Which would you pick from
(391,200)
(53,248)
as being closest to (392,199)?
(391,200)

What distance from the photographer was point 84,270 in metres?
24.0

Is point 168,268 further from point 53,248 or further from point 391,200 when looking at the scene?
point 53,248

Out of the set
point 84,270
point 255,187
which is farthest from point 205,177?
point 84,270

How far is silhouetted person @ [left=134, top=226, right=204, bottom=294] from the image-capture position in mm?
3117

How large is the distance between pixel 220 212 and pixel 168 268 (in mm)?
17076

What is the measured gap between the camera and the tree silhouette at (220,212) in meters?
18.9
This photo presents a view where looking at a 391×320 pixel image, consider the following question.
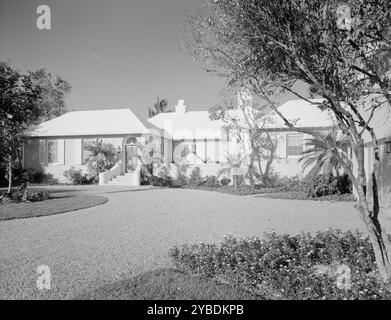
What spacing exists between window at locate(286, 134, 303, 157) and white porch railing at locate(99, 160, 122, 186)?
12997mm

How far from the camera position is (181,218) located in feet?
35.1

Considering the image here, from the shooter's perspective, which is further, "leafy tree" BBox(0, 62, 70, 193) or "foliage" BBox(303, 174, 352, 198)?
"foliage" BBox(303, 174, 352, 198)

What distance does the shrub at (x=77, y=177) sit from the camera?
25547 millimetres

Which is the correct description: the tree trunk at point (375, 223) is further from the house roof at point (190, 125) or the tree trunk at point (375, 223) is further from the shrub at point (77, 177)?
the shrub at point (77, 177)

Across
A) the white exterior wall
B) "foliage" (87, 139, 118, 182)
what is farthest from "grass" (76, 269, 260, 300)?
the white exterior wall

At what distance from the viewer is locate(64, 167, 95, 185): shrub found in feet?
83.8

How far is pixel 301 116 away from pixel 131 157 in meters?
13.9

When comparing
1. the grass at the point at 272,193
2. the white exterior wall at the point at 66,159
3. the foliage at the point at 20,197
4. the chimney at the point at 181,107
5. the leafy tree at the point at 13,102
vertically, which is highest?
the chimney at the point at 181,107

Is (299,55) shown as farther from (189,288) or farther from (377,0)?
(189,288)

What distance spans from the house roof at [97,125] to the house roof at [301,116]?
9282 mm

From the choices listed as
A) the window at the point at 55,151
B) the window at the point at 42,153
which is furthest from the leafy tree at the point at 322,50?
the window at the point at 42,153

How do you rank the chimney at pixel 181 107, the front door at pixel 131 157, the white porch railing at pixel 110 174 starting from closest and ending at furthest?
the white porch railing at pixel 110 174
the front door at pixel 131 157
the chimney at pixel 181 107

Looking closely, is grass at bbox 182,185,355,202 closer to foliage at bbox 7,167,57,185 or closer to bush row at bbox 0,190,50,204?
bush row at bbox 0,190,50,204
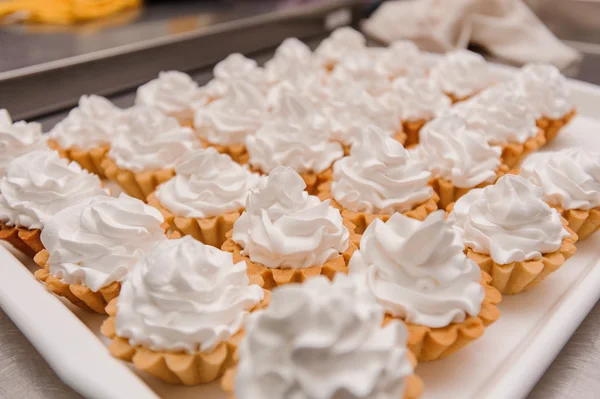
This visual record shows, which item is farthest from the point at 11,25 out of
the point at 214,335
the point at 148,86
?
the point at 214,335

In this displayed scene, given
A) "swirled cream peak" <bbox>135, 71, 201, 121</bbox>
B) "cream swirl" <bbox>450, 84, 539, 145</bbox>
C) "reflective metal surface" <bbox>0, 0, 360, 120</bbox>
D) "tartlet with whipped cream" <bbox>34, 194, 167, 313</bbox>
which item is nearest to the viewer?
"tartlet with whipped cream" <bbox>34, 194, 167, 313</bbox>

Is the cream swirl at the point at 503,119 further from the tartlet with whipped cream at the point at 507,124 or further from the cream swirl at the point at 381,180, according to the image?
the cream swirl at the point at 381,180

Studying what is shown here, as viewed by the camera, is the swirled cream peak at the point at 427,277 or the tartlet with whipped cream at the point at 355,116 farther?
the tartlet with whipped cream at the point at 355,116

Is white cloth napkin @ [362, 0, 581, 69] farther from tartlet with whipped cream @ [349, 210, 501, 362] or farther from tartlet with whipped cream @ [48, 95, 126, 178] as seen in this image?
tartlet with whipped cream @ [349, 210, 501, 362]

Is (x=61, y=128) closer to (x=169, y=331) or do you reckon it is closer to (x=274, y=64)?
(x=274, y=64)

——————————

Your task:
Reproduce every entry exactly, but omit each picture.

Result:
Which would you pick from
(391,200)
(53,248)
as being closest to (392,199)?
(391,200)

What distance from the photographer was point 84,270 in metres?
24.0

Is point 168,268 further from point 53,248 or further from point 391,200 when looking at the scene?
point 53,248

Out of the set
point 84,270
point 255,187
which is farthest from point 205,177?
point 84,270

How far is silhouetted person @ [left=134, top=226, right=204, bottom=294] from the image-capture position in mm?
3117

How large is the distance between pixel 220 212 and pixel 168 268 (in mm)?
17076

What is the measured gap between the camera and the tree silhouette at (220,212) in meters?
18.9
This photo presents a view where looking at a 391×320 pixel image, consider the following question.
What spacing exists between window at locate(286, 134, 303, 157) and white porch railing at locate(99, 160, 122, 186)?
12997mm

How far from the camera position is (181,218) located in feet?
35.1

Considering the image here, from the shooter's perspective, which is further, "leafy tree" BBox(0, 62, 70, 193) or "foliage" BBox(303, 174, 352, 198)?
"foliage" BBox(303, 174, 352, 198)

What distance does the shrub at (x=77, y=177) sit from the camera?
25547 millimetres

Which is the correct description: the tree trunk at point (375, 223) is further from the house roof at point (190, 125) or the tree trunk at point (375, 223) is further from the shrub at point (77, 177)?
the shrub at point (77, 177)

Across
A) the white exterior wall
B) "foliage" (87, 139, 118, 182)
what is farthest from "grass" (76, 269, 260, 300)?
the white exterior wall

At what distance from the viewer is locate(64, 167, 95, 185): shrub found in feet?
83.8

How far is pixel 301 116 away from pixel 131 157 in meters?
13.9

When comparing
1. the grass at the point at 272,193
2. the white exterior wall at the point at 66,159
3. the foliage at the point at 20,197
4. the chimney at the point at 181,107
5. the leafy tree at the point at 13,102
vertically, which is highest?
the chimney at the point at 181,107

Is (299,55) shown as farther from (189,288) or farther from (377,0)?
(189,288)

What distance spans from the house roof at [97,125] to the house roof at [301,116]?
9282 mm

From the choices listed as
A) the window at the point at 55,151
B) the window at the point at 42,153
which is furthest from the leafy tree at the point at 322,50?
the window at the point at 42,153

How do you rank the chimney at pixel 181 107, the front door at pixel 131 157, the white porch railing at pixel 110 174 starting from closest and ending at furthest?
the white porch railing at pixel 110 174
the front door at pixel 131 157
the chimney at pixel 181 107

Looking closely, is grass at bbox 182,185,355,202 closer to foliage at bbox 7,167,57,185 or closer to bush row at bbox 0,190,50,204?
bush row at bbox 0,190,50,204
This visual record shows, which item is farthest from the point at 11,25 out of
the point at 214,335
the point at 148,86
?
the point at 214,335

In this displayed scene, given
A) "swirled cream peak" <bbox>135, 71, 201, 121</bbox>
B) "cream swirl" <bbox>450, 84, 539, 145</bbox>
C) "reflective metal surface" <bbox>0, 0, 360, 120</bbox>
D) "tartlet with whipped cream" <bbox>34, 194, 167, 313</bbox>
which item is nearest to the viewer?
"tartlet with whipped cream" <bbox>34, 194, 167, 313</bbox>

Is the cream swirl at the point at 503,119 further from the tartlet with whipped cream at the point at 507,124 or further from the cream swirl at the point at 381,180, according to the image?
the cream swirl at the point at 381,180

Studying what is shown here, as viewed by the camera, is the swirled cream peak at the point at 427,277 or the tartlet with whipped cream at the point at 355,116 farther?
the tartlet with whipped cream at the point at 355,116

Is white cloth napkin @ [362, 0, 581, 69] farther from tartlet with whipped cream @ [349, 210, 501, 362] or farther from tartlet with whipped cream @ [48, 95, 126, 178] as seen in this image?
tartlet with whipped cream @ [349, 210, 501, 362]

Is (x=61, y=128) closer to (x=169, y=331) or do you reckon it is closer to (x=274, y=64)?
(x=274, y=64)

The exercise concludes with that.